Elusive Pimpernel, you are absolutely correct in observing the inherent liberties we enjoy or are supposed to be enjoying, many of which are enumerated in the Bill of Rights, are continually being nibbled away, not by foreign conspirators, but by officials hired by our government ostensibly to protect our security and our freedoms.
 
 
+2 # neohip 2012-05-31 12:27
And we, us, must act now. Are we waiting for everyone to wake up? If we can see the threat isn't it even more our responsibility to act? What do we do? How do I connect with you and Pimpernel? Anyone is dismisses out of hand a conspiracy has become the duped of the Conspirators.
 
 
+8 # pernsey 2012-05-31 07:15
Big Brother is watching.
 
 
+2 # billintex 2012-05-31 07:55
Sounds like another effort to waste billions trying to reinvent the wheel. All this stuff is already available--all they have to do is to use a little brain power to make it fit together.
 
 
+12 # fishmother 2012-05-31 09:05
It's like Vietnam Redux with a giant leap forward in technology. Back then it was wire taps on thousands & thousands of phones belonging to people they thought were ant-war activists, with no discrimination between those who answered phones in an agency where we did draft counseling and bombers. Of course current technology makes anyone with an opinion a possible target of scrutiny. I wonder if it’s possible to keep “them” so busy 24/7 by using certain key words that we could really tie up their surveillance equipment. Sort of a cyber version of the day so many people called the Stock Exchange that their lines were jammed and they could not carry on business as usual.
 
 
+12 # jwb110 2012-05-31 10:12
When I went to the Soviet Union in 1981 every citizen of that country knew that their phones, every phone, was tapped 24-seven. It was an open secret and so people behaved accordingly.

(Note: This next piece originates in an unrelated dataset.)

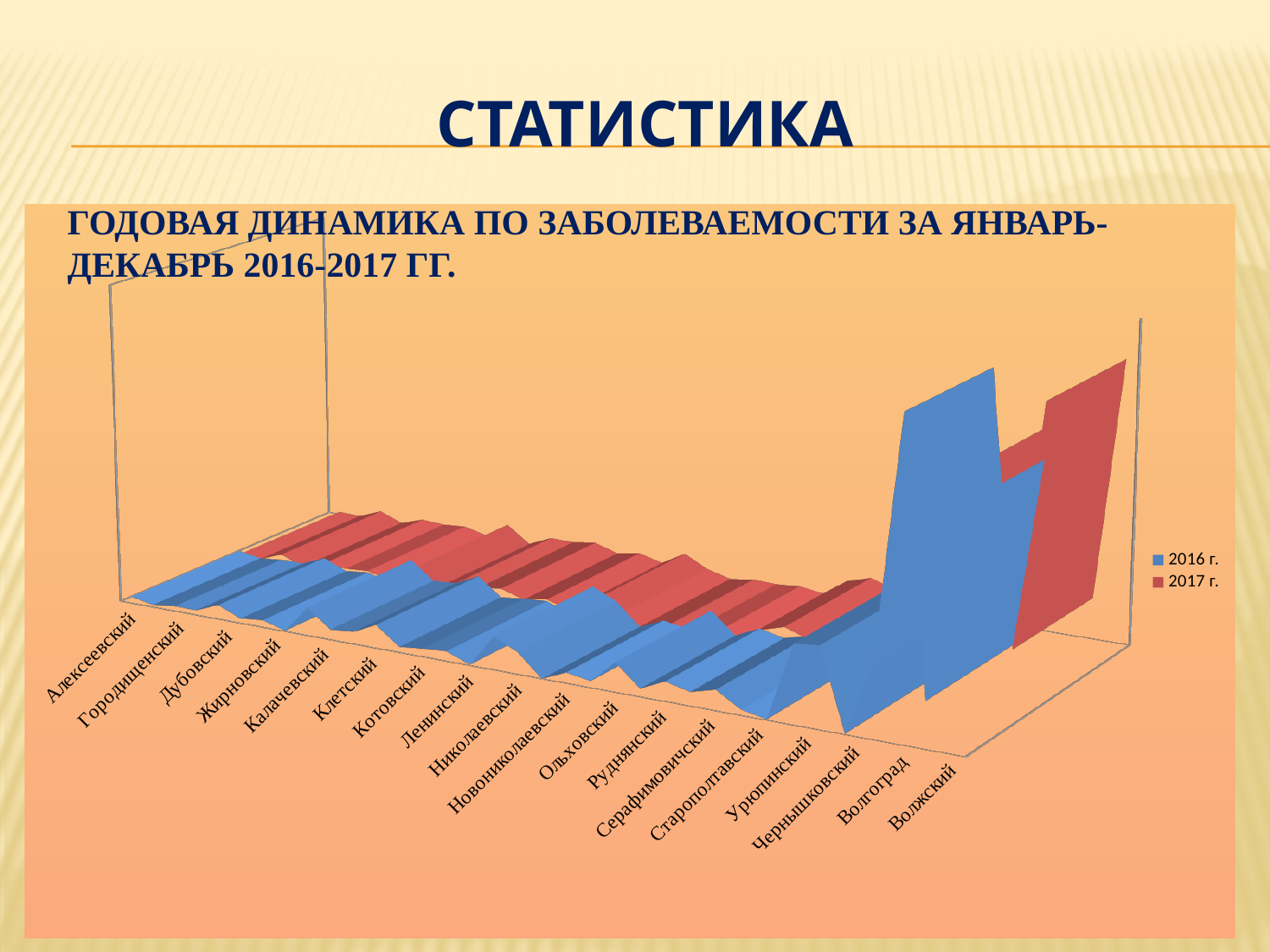
How many categories are labelled along the x axis? 18 Which category has the highest value for the 2017 г. series? Волжский Which colour represents the 2017 г. series? Red Which category has the highest value for the 2016 г. series? Волгоград How many series does the legend list? 2 What is the first category on the x axis? Алексеевский For the 2016 г. series, which is larger: Волгоград or Волжский? Волгоград What kind of chart is shown on the slide? Line chart (3D) For the 2017 г. series, which is larger: Волгоград or Алексеевский? Волгоград What are the two series listed in the legend? 2016 г. and 2017 г.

Eventually, America the new Soviet Union, will be in the same position. The open secret will cause all citizens to behave differently something that enforces the "them and us" way of doing things.
Shame, shame, shame.
 
 
+5 # socrates2 2012-05-31 12:27
Oh, come on. The father of public relations, Edward Bernays, told us back in 1928 that our betters _managed_ the republic in order to avoid a cacophony of voices and confusion if true democracy were implemented. By "guiding" mainstream, majoritarian "thought" much deviancy could be controlled, with the addition of the ultimate political weapon (because it confers "legitimacy" on all governmental actions), "the rule of law" and prisons.
The internet/www almost destroyed that elitist dream. However, our betters do not give up that easily. Like Star Trek's "Borg" (B.ig Org.anization?) , they have adapted. This technological method is but one more tool used to quash our Jeffersonian freedoms. But resistance is never futile...
http://www.historyisaweapon.com/defcon1/bernprop.html
Moving on.
 
 
+2 # noitall 2012-05-31 18:13
Like the atomic bomb and the contents of Pandora's box, once released, this technology is with us for ever and like the A-bomb, we paid for it. It will kill any free communication of any kind. You'll have to stand with the cows in a pasture to have a private conversation but then after Reagan's "star wars", that too is probably sewed up. (ever wonder where that star wars money really went? moon base for those "worthy to live"?) Its either live with the fact that we're fucked or do something about it. What do you say, vote Democrat? Rings shallow doesn't it?!